1. Field of Invention
The present invention relates to a process useful for cetane upgrading of diesel fuels. More particularly, the invention relates to a process for selective naphthenic ring-opening utilizing an extremely low acidic distillate selective catalyst having highly dispersed Pt.
2. Description of Prior Art
Under present conditions, petroleum refineries are finding it increasingly necessary to seek the most cost-effective means of improving the quality of diesel fuel products. Cetane number is a measure of ignition quality of diesel fuels. Cetane number is highly dependent on the paraffinicity of molecular structures whether they be straight chain or alkyl attachments to rings. Distillate aromatic content is inversely proportional to cetane number while a high paraffinic content is directly proportional to a high cetane number.
Currently, diesel fuels have a minimum cetane number of 45. But the European Union (EU) just passed an amendment requiring that the cetane number of European diesel fuels reach 51 by the Year 2000, even higher cetane numbers of at least 58 are being proposed for the year 2005 and beyond.
Aromatic compounds are a high source of octane, but they are poor for high cetane numbers.

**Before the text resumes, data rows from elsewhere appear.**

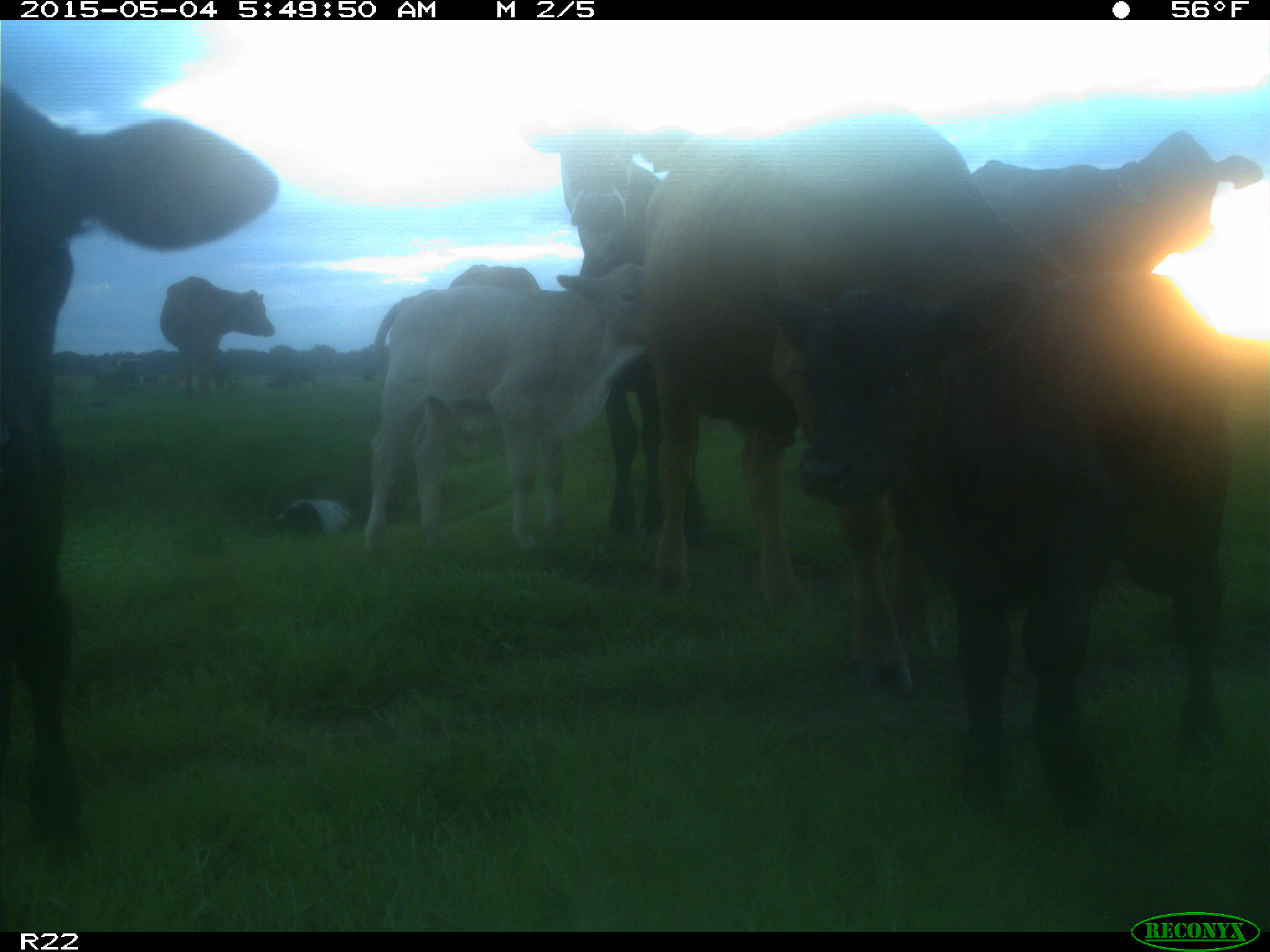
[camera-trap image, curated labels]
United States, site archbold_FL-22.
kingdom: Animalia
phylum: Chordata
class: Mammalia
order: Artiodactyla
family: Bovidae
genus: Bos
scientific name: Bos taurus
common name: domestic cow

Aromatic saturation, which can be described as the hydrogenation of aromatic compounds to naphthene rings, has been commonly used to upgrade the cetane level of diesel fuels. However, aromatic saturation can only make low cetane naphthenic species, not high cetane components such as normal paraffins and isoparaffins. As a result, the use of a hydrocracking catalyst for the ring-opening of naphthenic species had been used to solve this problem.
Conventional hydrocracking catalysts that open naphthenic rings rely on high acidity to catalyze this reaction. Because hydrocracking with a highly acidic catalyst breaks both carbon-carbon and carbon-hydrogen bonds, the use of such a catalyst cannot be selective in just opening rings of naphthenic species without cracking desired paraffins for the diesel product.

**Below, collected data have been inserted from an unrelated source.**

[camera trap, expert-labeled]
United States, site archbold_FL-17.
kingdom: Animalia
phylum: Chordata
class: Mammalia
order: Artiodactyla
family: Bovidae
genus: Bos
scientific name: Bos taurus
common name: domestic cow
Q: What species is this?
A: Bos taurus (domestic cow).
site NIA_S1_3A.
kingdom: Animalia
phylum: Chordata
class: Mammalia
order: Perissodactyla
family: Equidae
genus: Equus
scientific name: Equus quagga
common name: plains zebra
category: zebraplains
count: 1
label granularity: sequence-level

Furthermore, commercial hydrocracking catalysts rely on acidity as the active ring-opening site, and this active site also catalyzes increased hydroisomerization of the resulting naphthenes and paraffins. It is typical for a cumulative loss of 18-20 cetane numbers for each methyl branching increase. The use of a low acidic catalyst would minimize diesel yield loss, the production of isoparaffins, and the production of gaseous by-products.
Hydroprocessing can be done in a co-current, counter-current or an ebullated bed configuration. In a conventional co-current catalytic hydroprocessing, a hydrocarbon feed is initially hydrotreated to help get rid of heteroatom-containing impurities. These heteroatoms, principally nitrogen and sulfur, are converted by hydrodenitrogenation and hydrodesulfurization reactions from organic compounds to their inorganic forms (H.sub.2 S and NH3). These inorganic gases inhibit the activity and performance of hydroprocessing catalysts through competitive adsorption on the catalyst. Therefore, the catalyst containing portion of a conventional co-current reactor is often limited in reactivity because of low H.sub.2 pressure and the presence of high concentrations of heteroatom components.

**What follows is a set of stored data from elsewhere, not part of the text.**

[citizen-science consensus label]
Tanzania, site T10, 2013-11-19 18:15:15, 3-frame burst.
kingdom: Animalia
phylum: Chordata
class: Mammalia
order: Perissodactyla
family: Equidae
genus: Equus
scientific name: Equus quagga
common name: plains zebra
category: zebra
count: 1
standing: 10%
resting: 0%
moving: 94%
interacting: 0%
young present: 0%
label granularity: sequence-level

Conventional counter-current configurations utilizes a device that creates a flow of hydrogen containing gas within a container in order to force the gaseous phase to flow counter to the liquid phase. U.S. Pat. No. 5,888,376 discloses a counter-current process for converting light oil to jet fuel by first hydrotreating the light oil and then flowing the product stream counter-current to upflowing hydrogen-containing gas in the presence of hydroisomerization catalysts. These hydroisomerizaton catalysts are highly acidic catalysts. U.S. Pat. No. 5,882,505 also discloses hydroisomerizing wax feedstocks to lubricants in a reaction zone containing an acidic hydroisomerization catalyst in the presence of a hydrogen-containing gas. U.S. Pat. No. 3,767,562 discloses making jet fuel by using a hydrogenation catalyst in a counter-current configuration. None of the counter-current methods in the prior art discloses the use of a catalyst that can selectively open naphthenic species without cracking desired paraffins.
In light of the disadvantages of the conventional processes for improving diesel fuel, there remains a need for a process of selective naphthenic ring-opening that produces an increased cetane number of diesel fuel without a corresponding diesel yield loss.